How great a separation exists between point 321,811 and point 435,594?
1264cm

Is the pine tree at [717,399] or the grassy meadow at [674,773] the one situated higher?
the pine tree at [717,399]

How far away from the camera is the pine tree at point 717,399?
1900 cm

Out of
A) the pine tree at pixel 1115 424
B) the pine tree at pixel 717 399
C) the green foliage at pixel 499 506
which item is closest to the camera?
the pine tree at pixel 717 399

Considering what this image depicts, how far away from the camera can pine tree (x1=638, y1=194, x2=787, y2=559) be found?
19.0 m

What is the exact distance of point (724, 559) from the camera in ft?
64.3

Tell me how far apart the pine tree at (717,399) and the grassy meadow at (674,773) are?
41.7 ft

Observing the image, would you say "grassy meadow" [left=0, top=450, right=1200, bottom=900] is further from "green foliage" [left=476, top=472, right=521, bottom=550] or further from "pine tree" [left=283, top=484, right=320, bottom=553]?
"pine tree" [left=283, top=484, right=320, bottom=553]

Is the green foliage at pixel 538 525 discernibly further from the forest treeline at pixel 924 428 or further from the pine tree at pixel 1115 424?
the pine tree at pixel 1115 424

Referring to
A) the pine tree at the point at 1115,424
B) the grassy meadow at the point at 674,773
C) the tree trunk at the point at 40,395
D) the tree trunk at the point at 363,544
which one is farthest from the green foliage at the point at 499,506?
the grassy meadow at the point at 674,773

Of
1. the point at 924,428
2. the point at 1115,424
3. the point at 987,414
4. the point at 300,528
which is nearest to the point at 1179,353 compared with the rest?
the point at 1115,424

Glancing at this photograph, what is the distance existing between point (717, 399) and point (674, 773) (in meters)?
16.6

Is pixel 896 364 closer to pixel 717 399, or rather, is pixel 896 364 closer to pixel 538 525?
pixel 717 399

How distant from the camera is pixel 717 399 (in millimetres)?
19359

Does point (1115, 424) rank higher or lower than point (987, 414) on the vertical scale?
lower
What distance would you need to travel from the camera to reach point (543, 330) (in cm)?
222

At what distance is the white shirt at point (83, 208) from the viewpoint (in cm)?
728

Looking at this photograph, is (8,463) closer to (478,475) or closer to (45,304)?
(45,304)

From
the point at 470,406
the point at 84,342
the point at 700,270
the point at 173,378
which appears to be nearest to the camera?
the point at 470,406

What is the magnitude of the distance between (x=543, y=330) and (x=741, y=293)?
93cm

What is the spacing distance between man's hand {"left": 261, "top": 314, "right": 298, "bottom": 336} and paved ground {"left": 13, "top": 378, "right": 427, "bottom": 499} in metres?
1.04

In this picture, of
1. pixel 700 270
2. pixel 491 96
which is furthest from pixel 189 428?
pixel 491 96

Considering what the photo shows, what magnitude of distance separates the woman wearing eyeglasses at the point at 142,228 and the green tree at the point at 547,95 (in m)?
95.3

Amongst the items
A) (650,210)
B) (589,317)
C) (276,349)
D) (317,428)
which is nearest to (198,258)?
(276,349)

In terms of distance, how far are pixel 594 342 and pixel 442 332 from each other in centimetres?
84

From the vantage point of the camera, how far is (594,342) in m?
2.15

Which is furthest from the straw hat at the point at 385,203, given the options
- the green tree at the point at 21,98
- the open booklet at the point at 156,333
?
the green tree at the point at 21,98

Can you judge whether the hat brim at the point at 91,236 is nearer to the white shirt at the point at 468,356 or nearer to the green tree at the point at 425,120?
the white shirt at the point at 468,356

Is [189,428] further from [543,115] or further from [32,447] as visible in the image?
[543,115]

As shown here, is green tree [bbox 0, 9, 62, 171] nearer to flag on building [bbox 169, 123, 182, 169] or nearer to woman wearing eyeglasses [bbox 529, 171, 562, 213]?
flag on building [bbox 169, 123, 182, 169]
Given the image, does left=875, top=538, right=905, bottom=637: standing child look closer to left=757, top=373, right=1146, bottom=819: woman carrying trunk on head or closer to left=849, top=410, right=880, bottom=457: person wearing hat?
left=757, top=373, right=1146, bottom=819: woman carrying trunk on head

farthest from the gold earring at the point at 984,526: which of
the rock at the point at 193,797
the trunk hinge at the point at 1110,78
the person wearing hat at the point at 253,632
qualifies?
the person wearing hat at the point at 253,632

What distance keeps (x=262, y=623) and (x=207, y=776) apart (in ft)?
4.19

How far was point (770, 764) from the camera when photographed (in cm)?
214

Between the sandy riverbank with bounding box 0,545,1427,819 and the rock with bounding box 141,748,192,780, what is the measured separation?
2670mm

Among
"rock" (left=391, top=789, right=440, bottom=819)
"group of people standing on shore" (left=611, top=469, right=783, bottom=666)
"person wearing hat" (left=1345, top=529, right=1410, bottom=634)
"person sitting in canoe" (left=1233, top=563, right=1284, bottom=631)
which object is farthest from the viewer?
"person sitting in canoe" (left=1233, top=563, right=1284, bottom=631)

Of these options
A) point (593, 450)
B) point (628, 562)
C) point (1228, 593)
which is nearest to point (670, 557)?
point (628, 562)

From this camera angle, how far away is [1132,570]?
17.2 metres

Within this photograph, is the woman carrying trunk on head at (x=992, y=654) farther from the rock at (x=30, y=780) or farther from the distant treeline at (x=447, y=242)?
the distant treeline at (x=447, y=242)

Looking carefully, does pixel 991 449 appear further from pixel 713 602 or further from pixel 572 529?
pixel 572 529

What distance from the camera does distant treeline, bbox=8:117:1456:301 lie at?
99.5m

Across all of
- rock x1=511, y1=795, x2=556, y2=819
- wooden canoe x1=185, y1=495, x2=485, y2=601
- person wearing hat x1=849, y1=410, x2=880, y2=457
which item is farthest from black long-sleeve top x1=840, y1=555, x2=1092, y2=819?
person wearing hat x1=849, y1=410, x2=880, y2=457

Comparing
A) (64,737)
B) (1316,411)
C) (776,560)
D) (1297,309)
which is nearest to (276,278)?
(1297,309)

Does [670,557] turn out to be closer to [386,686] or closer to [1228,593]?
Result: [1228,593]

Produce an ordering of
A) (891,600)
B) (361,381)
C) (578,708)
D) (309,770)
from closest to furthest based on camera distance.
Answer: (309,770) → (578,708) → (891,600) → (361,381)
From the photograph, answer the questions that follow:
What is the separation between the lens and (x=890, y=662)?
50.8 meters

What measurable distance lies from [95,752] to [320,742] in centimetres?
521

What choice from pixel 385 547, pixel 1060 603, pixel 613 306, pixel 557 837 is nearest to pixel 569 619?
- - -
● EXERCISE DESCRIPTION
Reproduce word for word the rows starting with the line with "farthest from the gold" and going on through the line with "Result: [1228,593]", both of those lines included.

● ANSWER TO THIS TASK
farthest from the gold earring at the point at 984,526: which of
the rock at the point at 193,797
the trunk hinge at the point at 1110,78
the person wearing hat at the point at 253,632
qualifies?
the person wearing hat at the point at 253,632

What distance keeps (x=262, y=623) and (x=207, y=776) apart (in ft)?
4.19

How far was point (770, 764) from the camera when photographed (in cm)?
214

Between the sandy riverbank with bounding box 0,545,1427,819 and the rock with bounding box 141,748,192,780, what is the measured separation?
2670mm

Among
"rock" (left=391, top=789, right=440, bottom=819)
"group of people standing on shore" (left=611, top=469, right=783, bottom=666)
"person wearing hat" (left=1345, top=529, right=1410, bottom=634)
"person sitting in canoe" (left=1233, top=563, right=1284, bottom=631)
which object is farthest from the viewer?
"person sitting in canoe" (left=1233, top=563, right=1284, bottom=631)

Of these options
A) point (593, 450)
B) point (628, 562)
C) point (1228, 593)
which is nearest to point (670, 557)?
point (628, 562)

From this camera angle, how far away is [1132,570]?
17.2 metres

Within this photograph, is the woman carrying trunk on head at (x=992, y=654) farther from the rock at (x=30, y=780) or farther from the distant treeline at (x=447, y=242)?
the distant treeline at (x=447, y=242)

Looking carefully, does pixel 991 449 appear further from pixel 713 602 or further from pixel 572 529?
pixel 572 529

What distance from the camera does distant treeline, bbox=8:117:1456:301 lie at?
99.5m

Across all of
- rock x1=511, y1=795, x2=556, y2=819
- wooden canoe x1=185, y1=495, x2=485, y2=601
- person wearing hat x1=849, y1=410, x2=880, y2=457
which item is farthest from black long-sleeve top x1=840, y1=555, x2=1092, y2=819?
person wearing hat x1=849, y1=410, x2=880, y2=457

Comparing
A) (64,737)
B) (1316,411)
C) (776,560)
D) (1297,309)
which is nearest to (276,278)?
(1297,309)

Does [670,557] turn out to be closer to [386,686] or closer to [1228,593]?
Result: [1228,593]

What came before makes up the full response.